*Items listed in a dataset*
···

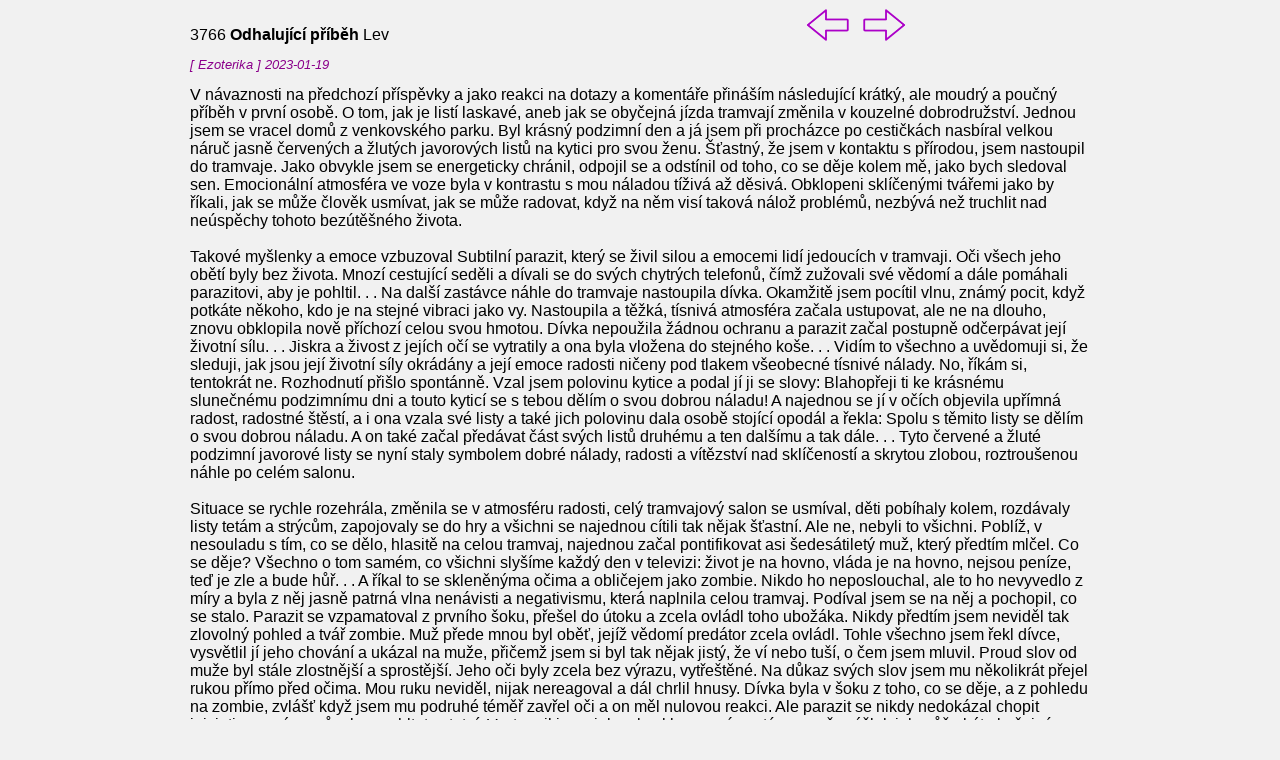

--- FILE ---
content_type: text/html; charset=UTF-8
request_url: http://channeling.safo.cz/detail.php?id=3766
body_size: 2764
content:

<html>

<head>
<meta charset="windows-1250">
<link rel="stylesheet" type="text/css" href="channel.css">
<title>Zprávy</title>
</head>

<body>

<div style="position:fixed; width:900px; text-align:right ">
<a href="detail.php?id=3767">
  <img src="sipka_leva.png" style="width:50">
</a>
<a href="detail.php?id=3765">
  <img src="sipka_prava.png" style="width:50">
</a>
</div>

<div style="width: 900px">

 <br>3766  <b> Odhalující příběh</b>  Lev <small><i><p  style="color: #8b008b"> [ Ezoterika ] 2023-01-19 </p></small></i>   V návaznosti na předchozí příspěvky a jako reakci na dotazy a komentáře přináším následující krátký, ale moudrý a poučný příběh v první osobě. O tom, jak je listí laskavé, aneb jak se obyčejná jízda tramvají změnila v kouzelné dobrodružství. Jednou jsem se vracel domů z venkovského parku. Byl krásný podzimní den a já jsem při procházce po cestičkách nasbíral velkou náruč jasně červených a žlutých javorových listů na kytici pro svou ženu. Šťastný, že jsem v kontaktu s přírodou, jsem nastoupil do tramvaje. Jako obvykle jsem se energeticky chránil, odpojil se a odstínil od toho, co se děje kolem mě, jako bych sledoval sen. Emocionální atmosféra ve voze byla v kontrastu s mou náladou tíživá až děsivá. Obklopeni sklíčenými tvářemi jako by říkali, jak se může člověk usmívat, jak se může radovat, když na něm visí taková nálož problémů, nezbývá než truchlit nad neúspěchy tohoto bezútěšného života.<br><br>

Takové myšlenky a emoce vzbuzoval Subtilní parazit, který se živil silou a emocemi lidí jedoucích v tramvaji. Oči všech jeho obětí byly bez života. Mnozí cestující seděli a dívali se do svých chytrých telefonů, čímž zužovali své vědomí a dále pomáhali parazitovi, aby je pohltil. . . Na další zastávce náhle do tramvaje nastoupila dívka. Okamžitě jsem pocítil vlnu, známý pocit, když potkáte někoho, kdo je na stejné vibraci jako vy. Nastoupila a těžká, tísnivá atmosféra začala ustupovat, ale ne na dlouho, znovu obklopila nově příchozí celou svou hmotou. Dívka nepoužila žádnou ochranu a parazit začal postupně odčerpávat její životní sílu. . . Jiskra a živost z jejích očí se vytratily a ona byla vložena do stejného koše. . . Vidím to všechno a uvědomuji si, že sleduji, jak jsou její životní síly okrádány a její emoce radosti ničeny pod tlakem všeobecné tísnivé nálady. No, říkám si, tentokrát ne. Rozhodnutí přišlo spontánně. Vzal jsem polovinu kytice a podal jí ji se slovy: Blahopřeji ti ke krásnému slunečnému podzimnímu dni a touto kyticí se s tebou dělím o svou dobrou náladu! A najednou se jí v očích objevila upřímná radost, radostné štěstí, a i ona vzala své listy a také jich polovinu dala osobě stojící opodál a řekla: Spolu s těmito listy se dělím o svou dobrou náladu. A on také začal předávat část svých listů druhému a ten dalšímu a tak dále. . . Tyto červené a žluté podzimní javorové listy se nyní staly symbolem dobré nálady, radosti a vítězství nad sklíčeností a skrytou zlobou, roztroušenou náhle po celém salonu. <br><br>

Situace se rychle rozehrála, změnila se v atmosféru radosti, celý tramvajový salon se usmíval, děti pobíhaly kolem, rozdávaly listy tetám a strýcům, zapojovaly se do hry a všichni se najednou cítili tak nějak šťastní. Ale ne, nebyli to všichni. Poblíž, v nesouladu s tím, co se dělo, hlasitě na celou tramvaj, najednou začal pontifikovat asi šedesátiletý muž, který předtím mlčel. Co se děje? Všechno o tom samém, co všichni slyšíme každý den v televizi: život je na hovno, vláda je na hovno, nejsou peníze, teď je zle a bude hůř. . . A říkal to se skleněnýma očima a obličejem jako zombie. Nikdo ho neposlouchal, ale to ho nevyvedlo z míry a byla z něj jasně patrná vlna nenávisti a negativismu, která naplnila celou tramvaj. Podíval jsem se na něj a pochopil, co se stalo. Parazit se vzpamatoval z prvního šoku, přešel do útoku a zcela ovládl toho ubožáka. Nikdy předtím jsem neviděl tak zlovolný pohled a tvář zombie. Muž přede mnou byl oběť, jejíž vědomí predátor zcela ovládl. Tohle všechno jsem řekl dívce, vysvětlil jí jeho chování a ukázal na muže, přičemž jsem si byl tak nějak jistý, že ví nebo tuší, o čem jsem mluvil. Proud slov od muže byl stále zlostnější a sprostější. Jeho oči byly zcela bez výrazu, vytřeštěné. Na důkaz svých slov jsem mu několikrát přejel rukou přímo před očima. Mou ruku neviděl, nijak nereagoval a dál chrlil hnusy. Dívka byla v šoku z toho, co se děje, a z pohledu na zombie, zvlášť když jsem mu podruhé téměř zavřel oči a on měl nulovou reakci. Ale parazit se nikdy nedokázal chopit iniciativy novým způsobem a hltat ostatní. Vystoupil jsem jako obvykle na své zastávce a přemýšlel, jak může být obyčejná jízda tramvají poučná. . . 
<br><br>Zdroj: <a href=https://eraoflight.com/2023/01/19/from-3d-to-4d-and-5d-unhooking-story/>https://eraoflight.com/2023/01/19/from-3d-to-4d-and-5d-unhooking-story/</a><br> <hr><a href="index.php#3766">Zpět</a><br>
</div>

</body>
</html>


--- FILE ---
content_type: text/css
request_url: http://channeling.safo.cz/channel.css
body_size: 620
content:
body {
  background-color: #f1f1f1;
  text-decoration: none;
  font-family: sans-serif;
}

a {text-decoration: none}
a:link    {color: navy}
a:visited {color: navy}
a:active  {color: black}
a:hover   {color: red}

table {
  width: 800px;
  display: table;
  border-collapse: separate;
  border-spacing: 0px;
  border-color: gray;
  border: 1px solid black;
  border-radius: 5px;
  box-shadow: 3px 3px 3px #ccc;
  margin: 15px;
}

th {
  text-align: center;
  background-color: #c5c5c5;
  height: 35px;
  padding-top: 5px;
  padding-left: 10px;
  padding-right: 10px;
  padding-bottom: 5px;
}

td {
  text-align: left;
  padding-top: 5px;
  padding-left: 10px;
  padding-right: 10px;
  padding-bottom: 0px;
}

input[type=text] {
  height: 28px;
  color: black;
  font-size: 1.0em;
}

input[type=url] {
  height: 28px;
  color: black;
  font-size: 1.0em;
}

input[type=number] {
  height: 28px;
  color: black;
  font-size: 1.0em;
}

input[type=date] {
  height: 28px;
  color: black;
  font-size: 1.0em;
}

input[type=password] {
  height: 28px;
  color: black;
  font-size: 1.0em;
}

input[type=submit] {
  width: 83px;
  height: 32px;
  background-color: #c5c5c5;
  color: black;
  font-size: 1.0em;
  cursor: pointer;
}

input[type=reset] {
  width: 83px;
  height: 32px;
  background-color: #c5c5c5;
  color: black;
  font-size: 1.0em;
  cursor: pointer;
}

input[type=button] {
  width: 83px;
  height: 32px;
  background-color: #c5c5c5;
  color: black;
  font-size: 1.0em;
  cursor: pointer;
}

fieldset {
  background-color: #f1f1f1;
  border-radius: 5px;
  width: 900px;
  border-radius: 5px;
  box-shadow: 3px 3px 3px #ccc;
  margin: 15px;
}

legend {
  background-color: #4c4c4c;
  border-bottom: lpx solid #d4d4d4;
  border-top: lpx solid #d4d4d4;
  border-radius: 5px;
  box-shadow: 3px 3px 3px #ccc;
  color: #fff;
  font-size: 1.0em;
  margin: 12px;
  padding: 0.3em lem;
  text-shadow: #9FBEB9 lpx lpx 1px;
  text-transform: uppercase;
}

label {
  text-align: left;
  width: 90px;
  height: 28px;
  float: left;
  margin-right: 3px;
  margin-left: 3px;
  cursor: pointer;
}

div {
  width: 800px;
  margin-left: auto;
  margin-right: auto;
}

hr {
  color: #8b008b;
  size: 10px; 
}

textarea {
  font-size: 1.0em;
}

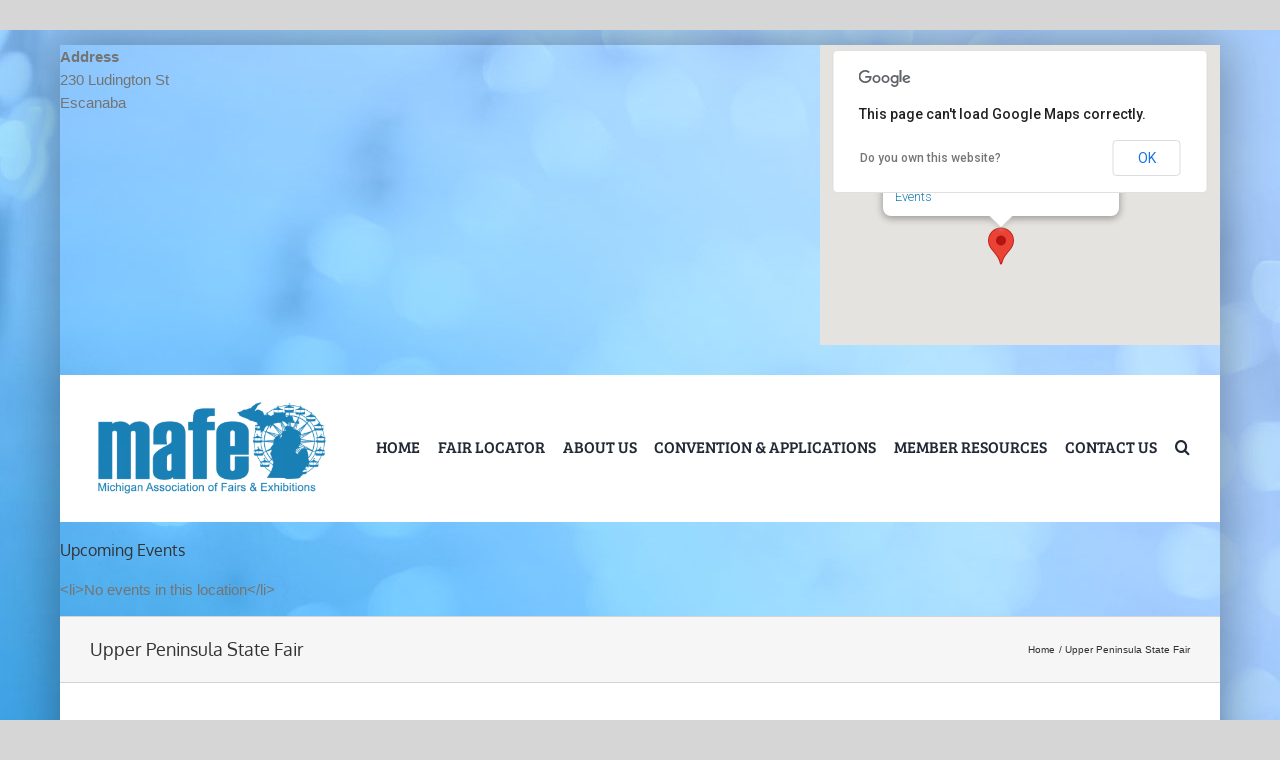

--- FILE ---
content_type: text/plain
request_url: https://www.google-analytics.com/j/collect?v=1&_v=j102&a=2052524901&t=pageview&_s=1&dl=https%3A%2F%2Fmifairs.com%2Flocations%2Fupper-peninsula-state-fair%2F&ul=en-us%40posix&dt=Upper%20Peninsula%20State%20Fair%20%E2%80%93%20Michigan%20Fairs%20and%20Exhibitions&sr=1280x720&vp=1280x720&_u=IEBAAEABAAAAACAAI~&jid=444210660&gjid=914782125&cid=1385187750.1769427458&tid=UA-53628214-1&_gid=439003512.1769427458&_r=1&_slc=1&z=939967697
body_size: -449
content:
2,cG-9YN448G6J1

···

*What needs to be done*
Search the records line by line for the word "input" and copy every line where it appears.

*Answer for this exercise*
input[type=text] {
input[type=url] {
input[type=number] {
input[type=date] {
input[type=password] {
input[type=submit] {
input[type=reset] {
input[type=button] {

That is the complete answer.